* _Excerpt_

|---|

Kubernetes is a remarkable platform. When put in a cloud provider like digital ocean you will wonder how you ever lived without it, but it you happen to find yourself in an unstable virtualized environment where hardware resources are over committed then you may need to put in some work to get your services stable.
Kubernetes itself will run like a champ, but it may kill your services every 30 seconds. In some cases you can lose CPU randomly in a heavily overcommitted environment. This will in many cases cause your healthchecks to fail especially if performing an httpGet check. If the virtualization platform doesn’t continuously schedule the VMs CPU then you can have a service that closes connections or doesn’t return a full response. If this occurs three times in a row your service will restart since Kubernetes health checks only allow 3 failures in a row by default.
So how do you stop this killing of the services? They may actually be healthy just having trouble responding to the health checks. Fortunately, the kubernetes community made nearly all the parameters configurable it just isn’t very well documented outside the api reference.
Before I describe the kubernetes settings adjustments I want to mention that it would be preferable to fix the underlying problem. Having badly overcommitted hardware is a serious problem and will lead to more problems down the road if not fixed. This is why I prefer to let the application containers run on bare metal as it is more efficient and stable, but that is a topic for another day so on to fixing this immediate problem.

|---|

* _Given records_
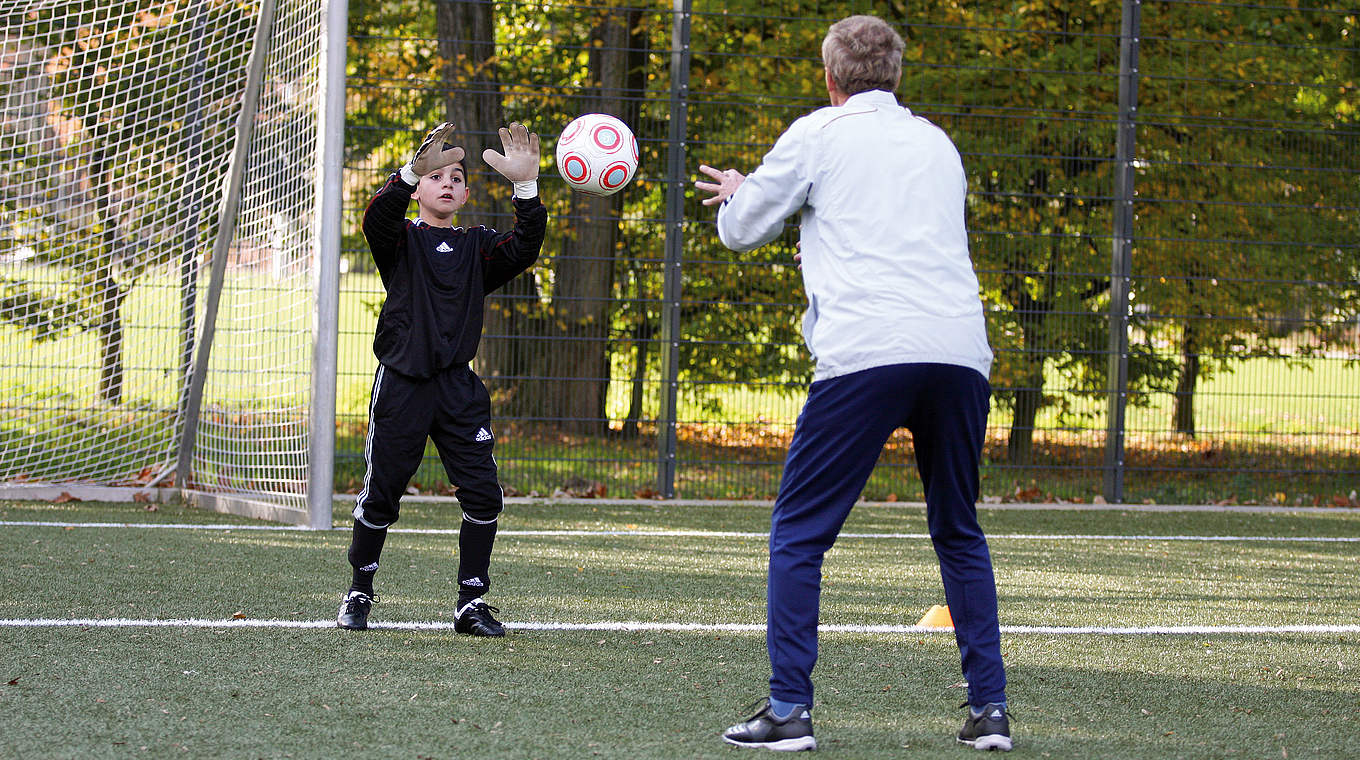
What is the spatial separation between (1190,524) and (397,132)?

|---|

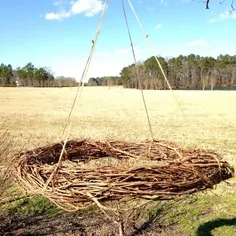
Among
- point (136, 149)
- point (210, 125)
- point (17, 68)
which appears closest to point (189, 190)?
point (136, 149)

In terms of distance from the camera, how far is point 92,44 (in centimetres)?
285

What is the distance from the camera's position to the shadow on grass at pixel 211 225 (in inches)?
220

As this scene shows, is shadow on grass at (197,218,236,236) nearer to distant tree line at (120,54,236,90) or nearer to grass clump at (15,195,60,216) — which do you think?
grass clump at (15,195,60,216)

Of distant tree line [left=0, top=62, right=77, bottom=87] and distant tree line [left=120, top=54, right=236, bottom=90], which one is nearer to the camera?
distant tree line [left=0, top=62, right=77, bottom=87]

|---|

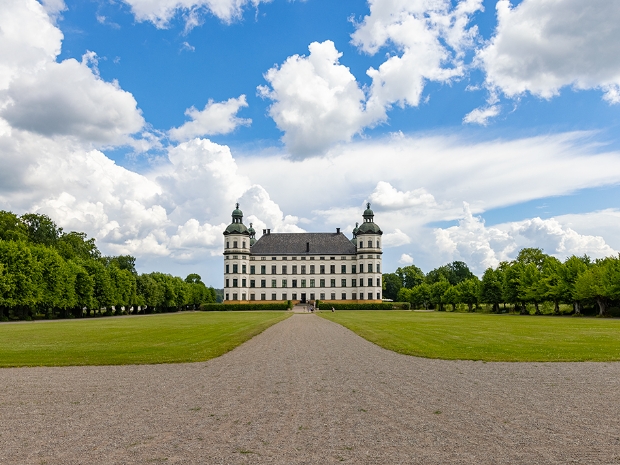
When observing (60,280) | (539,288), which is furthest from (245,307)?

|---|

* _Set problem_
In the Kubernetes passage, how many failures in a row do health checks allow by default before a service restarts? Rely only on the Kubernetes passage, not the items.

* _Answer_
Three failures in a row.